There can be no doubt, as John H. Knox observes in a penetrating article in the National Review (October 21, 1969), that "there has never been, and probably never will be, a pope who has tried so hard to please the progressives and who shares so sincerely so many of their convictions." And yet, in a supreme contradiction, Paul VI calls this progressivism modernismus redivivus!

In any case, Paul VI clearly shares the major concern of modernists to make the Catholic Church acceptable to non-Catholic churches and even to all atheistic regimes, as his recent Christmas address (and many other earlier attempts) suggest: China and Russia are now entitled to Catholic deference and esteem! Let's not forget his applause for the Chinese youth launched by Mao in the "cultural revolution"!
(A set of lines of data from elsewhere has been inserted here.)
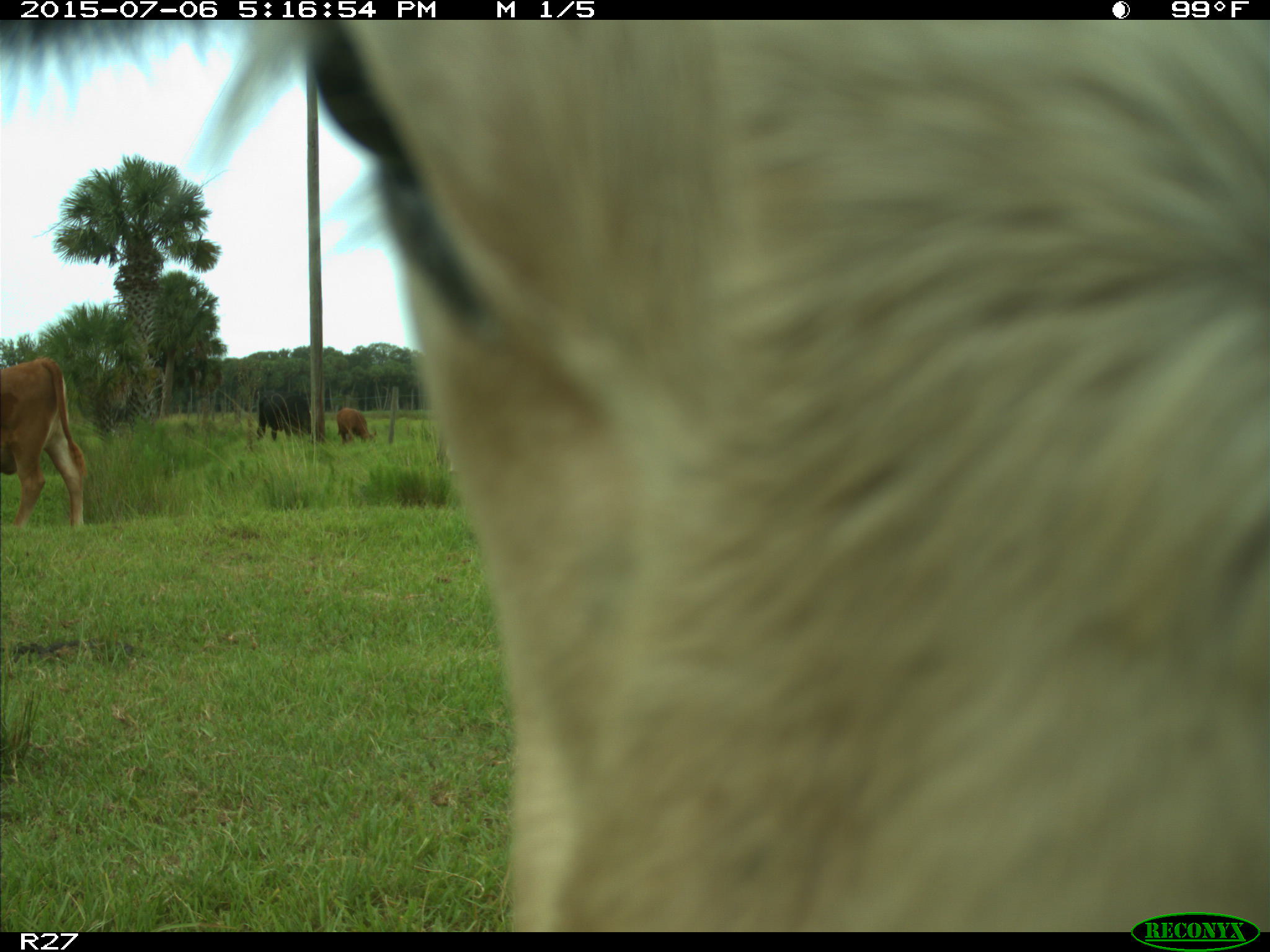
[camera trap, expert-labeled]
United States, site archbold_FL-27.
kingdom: Animalia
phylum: Chordata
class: Mammalia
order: Artiodactyla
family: Bovidae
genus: Bos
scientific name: Bos taurus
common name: domestic cow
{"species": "Bos taurus (domestic cow)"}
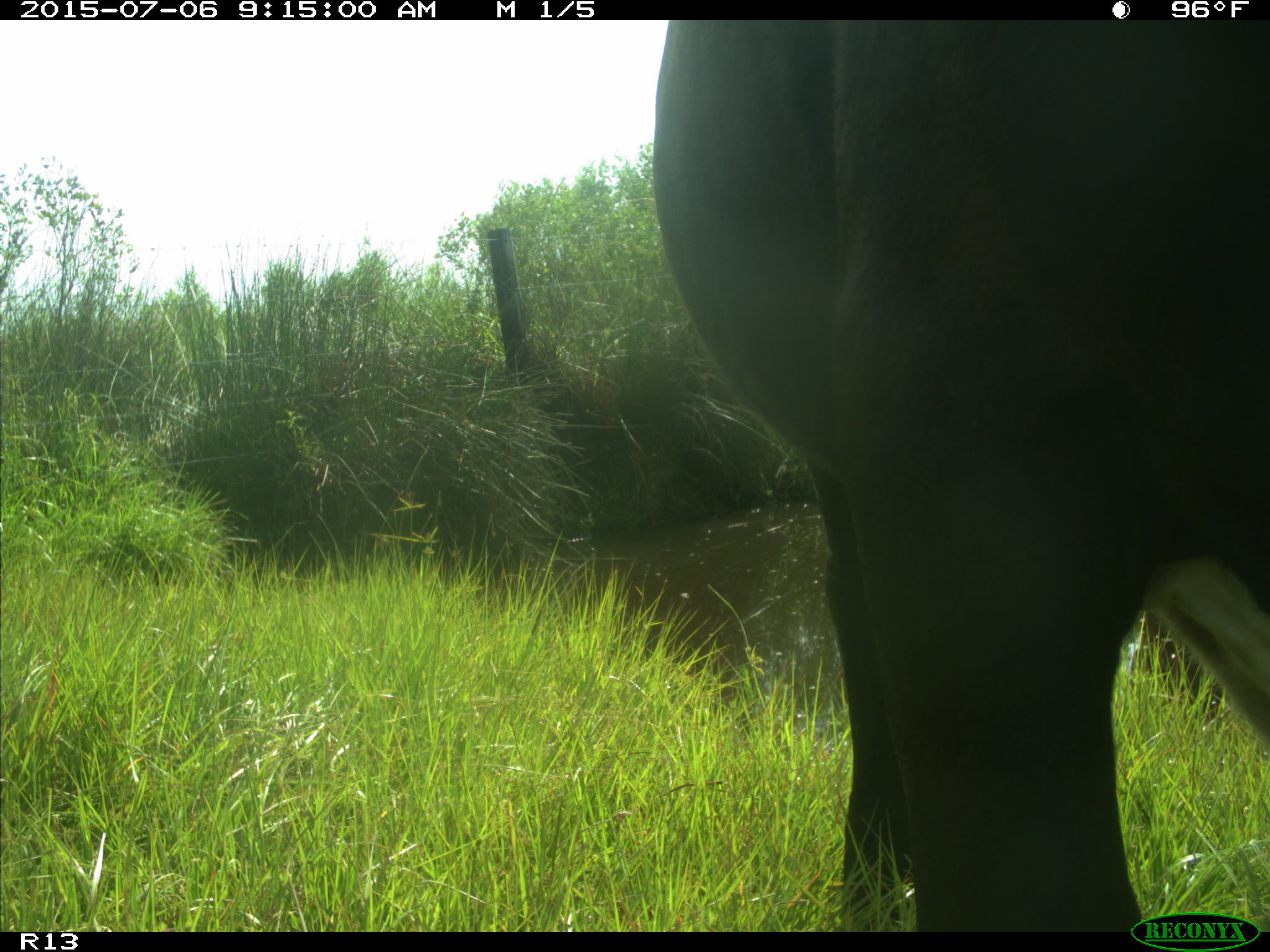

It's a dream, a chimera, the vanity of which the Gospel itself tells us: no matter how aimable the Church makes herself, she will never be loved by the world. However cruel the diagnosis we must make of Paul VI, in the final analysis it must be said that, despite undoubted qualities of heart, the present Pope consistently sees things differently from how they are. He is a false spirit.

Like all false minds, he is unconsciously cruel. Whereas the contemplative is gentle, the man of action who, like Paul VI, places the end of action in a dreamlike perspective, has no pity for the poor men of soul, flesh, and bone whom it is impossible for him to see, or who, if seen, are obstacles for him. This explains the inflexible side of Paul VI's character, which at first glance is irreconcilable with his inability to govern the Church. The man of action is almost always inhuman, but when the man of action moves in a millenarian atmosphere and in a kind of spiritual triumphalism, then everything is to be feared... Paul VI will go ahead, without return, crushing all resistance...

Unless God opens his eyes... That would be a miracle.

All we have to do now is try to bring into our lives the obligation spoken of by Saint John of the Cross in one of his letters: "In order that we may have God in all things, we must have nothing in all things." The Church has entered the Night of the Senses and Spirit, the gateway to Dawn. Its state invites us to enter our own.

This eternal source is well hidden,

And yet I have found its home,

But it's by night!

Marcel De Corte, 
Professor at the University of Liège.